- **Required task a**: Please rewrite the Cassandra tombstone thread from "I think Aaron" to "partition ?) tombstones ?", replacing "blog" with "website".

- **Source excerpt**:
═══

Re: Re : Purging tombstones from a particular row in SSTable

Jonathan Haddad Fri, 29 Jul 2016 13:54:00 -0700

I think Aaron Morton may have talked about a couple optimizations that went
into 3.0 for these use cases. I don't have a link handy (on my phone,
typing quickly) but I think it's on the last pickle blog.
On Fri, Jul 29, 2016 at 1:37 PM DuyHai Doan <doanduy...@gmail.com> wrote:


> @Eric
>
> Very interesting example. But then what is the case of row (should I say
> partition ?) tombstones ?
>
> Suppose that in your example, I issued a DELETE FROM foo WHERE pk='a'
>
> With the same SELECT statement than before, would C* be clever enough to
> skip reading at all the whole partition (let's limit the example to a
> single SSTable) ?
>
> On Fri, Jul 29, 2016 at 7:00 PM, Eric Stevens <migh...@gmail.com> wrote:
>
>> > Sai was describing a timeout, not a failure due to the 100 K tombstone
>> limit from cassandra.yaml. But I still might be missing things about
>> tombstones.
>>
>> The trouble with tombstones is not the tombstones themselves, rather it's
>> that Cassandra has a lot of deleted data to read through in sstables in
>> order to satisfy a query.  Although if you range constrain your cluster key
>> in your query, the read path can optimize that read to start somewhere near
>> the correct head of your selected data, that is _not_ true for tombstoned
>> data.

═══

- **Required task b**: Duplicate the entries from their first line to the line with "<instances>".

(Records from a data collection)
═══

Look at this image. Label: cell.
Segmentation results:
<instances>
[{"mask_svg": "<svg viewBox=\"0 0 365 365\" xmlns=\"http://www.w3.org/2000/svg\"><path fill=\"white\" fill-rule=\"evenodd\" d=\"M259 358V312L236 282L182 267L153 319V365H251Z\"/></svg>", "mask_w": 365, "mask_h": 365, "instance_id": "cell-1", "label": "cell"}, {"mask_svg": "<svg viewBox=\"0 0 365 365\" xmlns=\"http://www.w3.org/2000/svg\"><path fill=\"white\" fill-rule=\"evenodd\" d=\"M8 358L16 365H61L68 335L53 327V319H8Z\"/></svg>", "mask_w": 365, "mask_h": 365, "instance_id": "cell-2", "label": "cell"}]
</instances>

═══

- **Task result a**:
I think Aaron Morton may have talked about a couple optimizations that went
into 3.0 for these use cases. I don't have a link handy (on my phone,
typing quickly) but I think it's on the last pickle website.
On Fri, Jul 29, 2016 at 1:37 PM DuyHai Doan <doanduy...@gmail.com> wrote:


> @Eric
>
> Very interesting example. But then what is the case of row (should I say
> partition ?) tombstones ?

- **Task result b**:
Look at this image. Label: cell.
Segmentation results:
<instances>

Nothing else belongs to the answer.